* _What needs to be done_
Copy the entries from the line containing "In this image, looking" through the end of the entries, substituting "rooftop railing" for "balcony railing" and leaving everything else unchanged.

** BEGIN Exercise inputs **

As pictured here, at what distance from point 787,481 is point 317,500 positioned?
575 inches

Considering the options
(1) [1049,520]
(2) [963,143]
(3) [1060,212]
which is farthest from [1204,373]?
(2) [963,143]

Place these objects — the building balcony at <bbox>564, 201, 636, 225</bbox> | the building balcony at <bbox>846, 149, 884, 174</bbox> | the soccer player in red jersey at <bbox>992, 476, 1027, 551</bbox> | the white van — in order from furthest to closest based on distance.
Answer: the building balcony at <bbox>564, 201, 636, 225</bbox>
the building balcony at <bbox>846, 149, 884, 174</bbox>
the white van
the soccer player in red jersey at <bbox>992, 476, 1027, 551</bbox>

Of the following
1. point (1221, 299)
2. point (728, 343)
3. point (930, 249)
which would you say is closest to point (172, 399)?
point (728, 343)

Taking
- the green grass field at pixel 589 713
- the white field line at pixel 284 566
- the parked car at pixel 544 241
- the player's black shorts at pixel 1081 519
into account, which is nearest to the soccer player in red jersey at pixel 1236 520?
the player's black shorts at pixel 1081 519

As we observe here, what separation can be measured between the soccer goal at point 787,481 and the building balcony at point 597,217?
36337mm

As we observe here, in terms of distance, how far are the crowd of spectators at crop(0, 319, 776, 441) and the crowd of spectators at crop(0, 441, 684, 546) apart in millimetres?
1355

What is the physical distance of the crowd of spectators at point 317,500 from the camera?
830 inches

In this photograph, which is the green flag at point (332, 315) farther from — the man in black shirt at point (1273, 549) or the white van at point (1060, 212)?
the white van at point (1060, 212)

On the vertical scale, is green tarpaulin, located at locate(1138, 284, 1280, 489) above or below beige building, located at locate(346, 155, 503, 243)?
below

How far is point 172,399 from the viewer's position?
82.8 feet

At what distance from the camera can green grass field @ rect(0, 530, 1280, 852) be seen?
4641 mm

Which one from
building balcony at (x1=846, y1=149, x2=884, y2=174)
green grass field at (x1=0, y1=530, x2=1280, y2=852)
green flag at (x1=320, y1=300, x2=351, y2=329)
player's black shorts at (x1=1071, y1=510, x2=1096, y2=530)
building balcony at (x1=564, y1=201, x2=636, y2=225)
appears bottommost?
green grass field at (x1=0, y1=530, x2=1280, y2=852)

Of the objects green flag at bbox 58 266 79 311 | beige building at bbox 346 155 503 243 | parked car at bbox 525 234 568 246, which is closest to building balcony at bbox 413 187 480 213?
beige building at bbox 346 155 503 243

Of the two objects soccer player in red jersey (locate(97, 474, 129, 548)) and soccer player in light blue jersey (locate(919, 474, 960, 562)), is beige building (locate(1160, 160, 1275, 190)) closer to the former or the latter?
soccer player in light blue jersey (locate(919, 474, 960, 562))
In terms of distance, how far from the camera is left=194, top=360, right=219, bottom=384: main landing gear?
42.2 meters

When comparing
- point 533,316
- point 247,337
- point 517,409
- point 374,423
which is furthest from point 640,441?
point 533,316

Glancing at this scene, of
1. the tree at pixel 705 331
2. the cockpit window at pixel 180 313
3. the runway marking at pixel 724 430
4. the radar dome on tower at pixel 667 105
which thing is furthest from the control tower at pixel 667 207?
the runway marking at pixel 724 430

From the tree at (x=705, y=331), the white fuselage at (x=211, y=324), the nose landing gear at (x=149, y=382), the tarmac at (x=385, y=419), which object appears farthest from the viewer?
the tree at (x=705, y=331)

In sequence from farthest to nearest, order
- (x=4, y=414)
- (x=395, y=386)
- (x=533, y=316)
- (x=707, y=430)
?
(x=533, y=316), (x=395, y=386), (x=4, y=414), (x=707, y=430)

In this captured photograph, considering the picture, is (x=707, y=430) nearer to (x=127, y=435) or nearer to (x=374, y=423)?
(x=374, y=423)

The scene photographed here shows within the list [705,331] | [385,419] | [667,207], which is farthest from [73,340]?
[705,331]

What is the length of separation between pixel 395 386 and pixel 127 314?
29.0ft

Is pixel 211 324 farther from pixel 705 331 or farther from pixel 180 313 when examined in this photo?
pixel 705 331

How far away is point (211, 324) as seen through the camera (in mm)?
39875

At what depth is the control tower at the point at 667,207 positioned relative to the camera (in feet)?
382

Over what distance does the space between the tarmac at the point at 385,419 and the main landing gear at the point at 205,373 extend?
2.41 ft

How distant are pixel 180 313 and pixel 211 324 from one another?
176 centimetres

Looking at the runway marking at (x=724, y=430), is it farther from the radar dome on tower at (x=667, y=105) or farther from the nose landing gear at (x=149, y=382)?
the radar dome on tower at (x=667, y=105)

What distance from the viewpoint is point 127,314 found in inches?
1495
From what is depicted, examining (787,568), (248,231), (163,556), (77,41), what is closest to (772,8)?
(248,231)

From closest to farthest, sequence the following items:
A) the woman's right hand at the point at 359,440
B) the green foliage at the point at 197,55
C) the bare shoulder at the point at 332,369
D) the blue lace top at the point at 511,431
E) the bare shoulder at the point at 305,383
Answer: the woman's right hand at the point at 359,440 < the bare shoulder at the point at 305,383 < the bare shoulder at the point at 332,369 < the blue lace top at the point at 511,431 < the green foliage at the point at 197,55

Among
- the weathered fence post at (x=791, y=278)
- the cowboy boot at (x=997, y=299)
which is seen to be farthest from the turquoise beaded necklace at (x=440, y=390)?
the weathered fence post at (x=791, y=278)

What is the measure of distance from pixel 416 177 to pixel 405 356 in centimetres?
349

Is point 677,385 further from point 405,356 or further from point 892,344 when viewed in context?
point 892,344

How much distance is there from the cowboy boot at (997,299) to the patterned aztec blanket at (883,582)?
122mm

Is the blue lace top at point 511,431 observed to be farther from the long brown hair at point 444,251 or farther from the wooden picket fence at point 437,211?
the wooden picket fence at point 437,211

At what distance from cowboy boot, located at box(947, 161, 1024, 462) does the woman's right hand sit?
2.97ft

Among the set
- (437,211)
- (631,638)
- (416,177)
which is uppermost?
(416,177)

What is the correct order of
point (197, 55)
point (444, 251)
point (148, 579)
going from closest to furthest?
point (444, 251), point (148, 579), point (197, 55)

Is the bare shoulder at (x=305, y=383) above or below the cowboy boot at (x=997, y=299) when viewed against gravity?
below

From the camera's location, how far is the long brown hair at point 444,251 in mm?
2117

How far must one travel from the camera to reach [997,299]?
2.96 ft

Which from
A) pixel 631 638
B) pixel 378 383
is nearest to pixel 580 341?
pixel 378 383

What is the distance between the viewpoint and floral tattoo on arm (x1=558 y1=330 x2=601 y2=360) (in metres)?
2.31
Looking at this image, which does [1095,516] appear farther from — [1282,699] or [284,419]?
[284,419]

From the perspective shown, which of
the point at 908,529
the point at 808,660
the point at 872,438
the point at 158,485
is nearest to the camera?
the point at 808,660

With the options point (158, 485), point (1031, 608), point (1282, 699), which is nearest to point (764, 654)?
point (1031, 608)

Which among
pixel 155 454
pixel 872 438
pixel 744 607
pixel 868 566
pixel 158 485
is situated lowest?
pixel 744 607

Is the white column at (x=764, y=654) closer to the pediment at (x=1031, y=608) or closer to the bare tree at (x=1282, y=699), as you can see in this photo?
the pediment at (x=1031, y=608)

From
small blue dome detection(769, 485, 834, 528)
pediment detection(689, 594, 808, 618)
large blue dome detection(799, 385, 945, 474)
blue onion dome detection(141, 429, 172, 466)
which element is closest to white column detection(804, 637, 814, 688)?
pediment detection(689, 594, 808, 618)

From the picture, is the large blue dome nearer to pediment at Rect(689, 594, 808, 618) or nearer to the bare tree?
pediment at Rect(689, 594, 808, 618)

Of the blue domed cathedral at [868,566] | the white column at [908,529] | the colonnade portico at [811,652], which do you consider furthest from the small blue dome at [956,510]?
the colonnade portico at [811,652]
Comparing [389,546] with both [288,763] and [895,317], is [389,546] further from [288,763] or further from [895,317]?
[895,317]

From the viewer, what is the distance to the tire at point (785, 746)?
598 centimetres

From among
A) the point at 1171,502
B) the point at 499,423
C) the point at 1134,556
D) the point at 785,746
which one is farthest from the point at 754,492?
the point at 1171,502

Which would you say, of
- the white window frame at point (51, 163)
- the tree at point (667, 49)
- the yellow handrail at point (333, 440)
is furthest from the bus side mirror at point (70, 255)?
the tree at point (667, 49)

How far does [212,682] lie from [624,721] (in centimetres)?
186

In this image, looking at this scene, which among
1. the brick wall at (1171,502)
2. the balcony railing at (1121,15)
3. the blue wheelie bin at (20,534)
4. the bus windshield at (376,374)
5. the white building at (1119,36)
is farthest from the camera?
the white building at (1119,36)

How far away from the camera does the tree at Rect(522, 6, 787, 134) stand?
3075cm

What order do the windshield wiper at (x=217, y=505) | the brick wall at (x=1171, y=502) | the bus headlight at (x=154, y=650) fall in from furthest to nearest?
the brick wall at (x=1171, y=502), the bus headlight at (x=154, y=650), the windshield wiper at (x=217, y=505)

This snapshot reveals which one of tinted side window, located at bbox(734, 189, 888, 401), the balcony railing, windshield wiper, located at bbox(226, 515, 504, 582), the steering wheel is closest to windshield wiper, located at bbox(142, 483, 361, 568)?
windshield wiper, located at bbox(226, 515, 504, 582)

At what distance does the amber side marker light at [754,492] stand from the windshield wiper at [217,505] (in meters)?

** END Exercise inputs **

* _Solution_
In this image, looking at this scene, which among
1. the brick wall at (1171,502)
2. the rooftop railing at (1121,15)
3. the blue wheelie bin at (20,534)
4. the bus windshield at (376,374)
5. the white building at (1119,36)
is farthest from the camera?
the white building at (1119,36)

How far away from the camera does the tree at Rect(522, 6, 787, 134) stand?
3075cm

What order do the windshield wiper at (x=217, y=505) | the brick wall at (x=1171, y=502) | the bus headlight at (x=154, y=650) fall in from furthest to nearest?
the brick wall at (x=1171, y=502), the bus headlight at (x=154, y=650), the windshield wiper at (x=217, y=505)

This snapshot reveals which one of tinted side window, located at bbox(734, 189, 888, 401), the rooftop railing, windshield wiper, located at bbox(226, 515, 504, 582), the steering wheel is closest to windshield wiper, located at bbox(142, 483, 361, 568)?
windshield wiper, located at bbox(226, 515, 504, 582)

At what distance does the amber side marker light at [754,492] stand from the windshield wiper at [217,505] (in meters)?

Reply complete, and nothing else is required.